I got the base of the chair separated from the seat and began to puzzle over how to separate the height-adjustment mechanism from the base. Once they're pushed together they're designed to stay that way, and I'm not sure I would ever have been able to pull them apart. Fortunately, I didn't have to, because while I was fighting with it, I discovered something: it works. I didn't need the replacement part.

Here's why I didn't figure that out before: the handle on the height-adjustment lever says "Lift to adjust" right on it. So that's what I'd been trying to do -- and it wasn't working, because as I noted previously, there's only a couple centimeters' clearance between the handle and the seat. At least, that's why I thought it wasn't working. But it turns out the mechanism is designed so that the height adjusts when you push the handle down. I could see that once I had the seat unscrewed from the base. I'm embarrassed that I never stumbled on that solution, since I thought I'd exhausted all possibilities in my attempts to figure out what was wrong. But I was focused on the "lift" directive -- and since there's hardly room to get a finger in between the handle and the seat, pushing down never struck me as an option. With the seat completely removed, though, pushing down on the handle was a breeze, and so I screwed the seat back on (and put the replacement mechanism aside). It's rather awkward to push the handle down when the whole thing is assembled, but it does work. Hallelujah!

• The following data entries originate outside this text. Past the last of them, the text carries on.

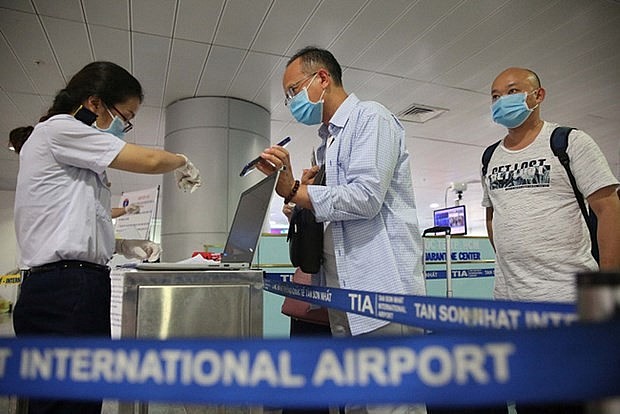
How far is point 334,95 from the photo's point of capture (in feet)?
5.07

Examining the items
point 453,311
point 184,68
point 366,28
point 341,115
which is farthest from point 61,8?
point 453,311

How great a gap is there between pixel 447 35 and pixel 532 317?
11.2ft

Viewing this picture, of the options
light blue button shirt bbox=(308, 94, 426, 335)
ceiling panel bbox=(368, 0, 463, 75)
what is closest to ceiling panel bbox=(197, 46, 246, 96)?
ceiling panel bbox=(368, 0, 463, 75)

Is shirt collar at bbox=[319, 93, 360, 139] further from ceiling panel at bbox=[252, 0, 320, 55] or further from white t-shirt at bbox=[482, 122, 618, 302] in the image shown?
ceiling panel at bbox=[252, 0, 320, 55]

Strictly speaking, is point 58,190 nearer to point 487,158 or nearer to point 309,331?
point 309,331

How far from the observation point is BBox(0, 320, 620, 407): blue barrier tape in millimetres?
425

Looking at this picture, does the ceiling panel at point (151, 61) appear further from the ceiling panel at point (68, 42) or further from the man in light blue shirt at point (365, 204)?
the man in light blue shirt at point (365, 204)

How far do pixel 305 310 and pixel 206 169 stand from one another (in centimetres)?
343

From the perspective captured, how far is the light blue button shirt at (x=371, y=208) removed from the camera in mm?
1221

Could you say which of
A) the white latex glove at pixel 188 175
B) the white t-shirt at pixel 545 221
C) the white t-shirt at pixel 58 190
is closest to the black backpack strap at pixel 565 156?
the white t-shirt at pixel 545 221

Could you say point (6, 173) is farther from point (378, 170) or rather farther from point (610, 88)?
point (610, 88)

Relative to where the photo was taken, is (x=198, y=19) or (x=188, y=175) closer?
(x=188, y=175)

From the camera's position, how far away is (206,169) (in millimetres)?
4664

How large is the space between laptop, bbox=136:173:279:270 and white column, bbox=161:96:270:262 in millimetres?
2794
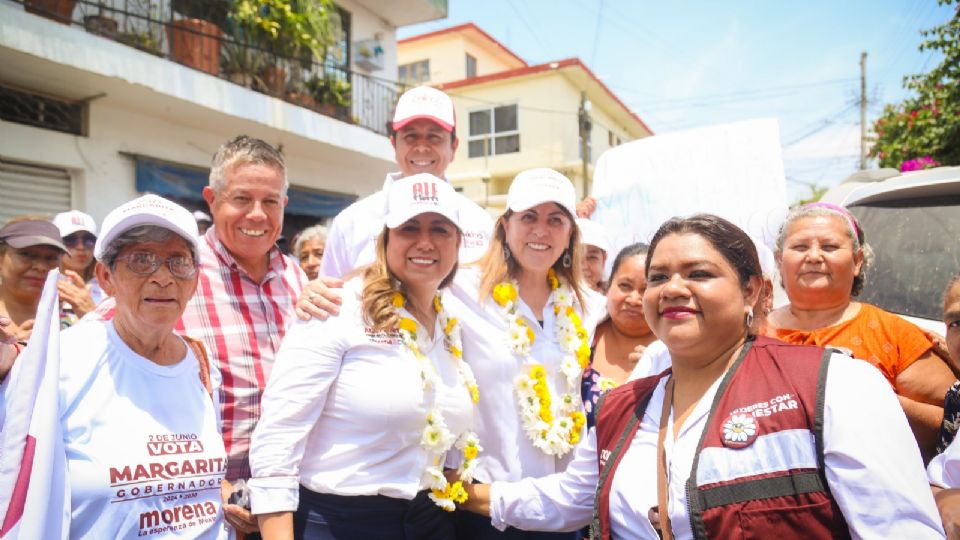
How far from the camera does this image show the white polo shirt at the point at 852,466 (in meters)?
1.62

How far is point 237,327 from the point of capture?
2.99 metres

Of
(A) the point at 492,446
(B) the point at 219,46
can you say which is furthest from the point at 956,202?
(B) the point at 219,46

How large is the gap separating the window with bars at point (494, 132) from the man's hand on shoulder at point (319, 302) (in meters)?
20.7

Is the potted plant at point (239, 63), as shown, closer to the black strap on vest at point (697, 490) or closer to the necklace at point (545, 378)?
the necklace at point (545, 378)

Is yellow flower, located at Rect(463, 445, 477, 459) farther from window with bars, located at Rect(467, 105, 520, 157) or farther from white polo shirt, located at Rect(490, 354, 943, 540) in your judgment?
window with bars, located at Rect(467, 105, 520, 157)

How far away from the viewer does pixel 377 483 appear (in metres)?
2.41

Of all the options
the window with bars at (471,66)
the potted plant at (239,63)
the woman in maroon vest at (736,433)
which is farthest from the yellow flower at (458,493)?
the window with bars at (471,66)

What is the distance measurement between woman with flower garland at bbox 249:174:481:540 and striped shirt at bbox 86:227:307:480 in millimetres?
518

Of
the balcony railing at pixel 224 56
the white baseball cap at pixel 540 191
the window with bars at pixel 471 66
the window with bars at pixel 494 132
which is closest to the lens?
the white baseball cap at pixel 540 191

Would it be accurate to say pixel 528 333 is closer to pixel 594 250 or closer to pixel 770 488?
pixel 770 488

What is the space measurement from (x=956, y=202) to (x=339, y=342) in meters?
3.58

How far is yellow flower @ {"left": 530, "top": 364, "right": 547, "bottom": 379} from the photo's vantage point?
3.14 meters

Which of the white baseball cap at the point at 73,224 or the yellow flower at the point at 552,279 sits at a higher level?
the white baseball cap at the point at 73,224

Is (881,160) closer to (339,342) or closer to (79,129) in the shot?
(339,342)
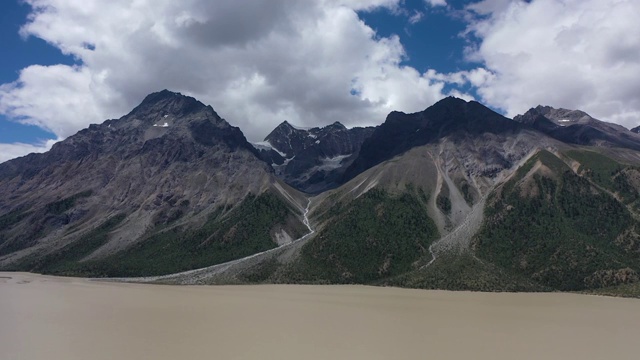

So, I am sorry the Crate & Barrel folks went to all that trouble on my account. I'd like to think it will save them some trouble going forward, since I suspect I won't be the only person thwarted by the new height-adjustment mechanism and its misleading directions (which, for the record, comes from a third-party manufacturer), but maybe I really am dumber than your average furniture assembler. I am glad I didn't have to return the whole chair -- especially since I don't see how I could have managed to take apart the bottom, at least not without seriously damaging it in the process -- and I am also glad that I can go on being a C&B customer, because I really do like their stuff. I was window-shopping in midtown just the other day. And the chair looks really good in our living room. The end.

2 comments: said...

My personal boycott of C&B: Ended.

Although I assume if you keep up the rouse, requesting the replacement part every week or so you can create a decent little supplementary income selling them on Ebay. Just an idea.

Mollie said...

It's possible that's where the manufacturer gets them in the first place. CHAIR LIFT SLIGHTLY MISLABELED A++++ LOOK!!! Sold as is!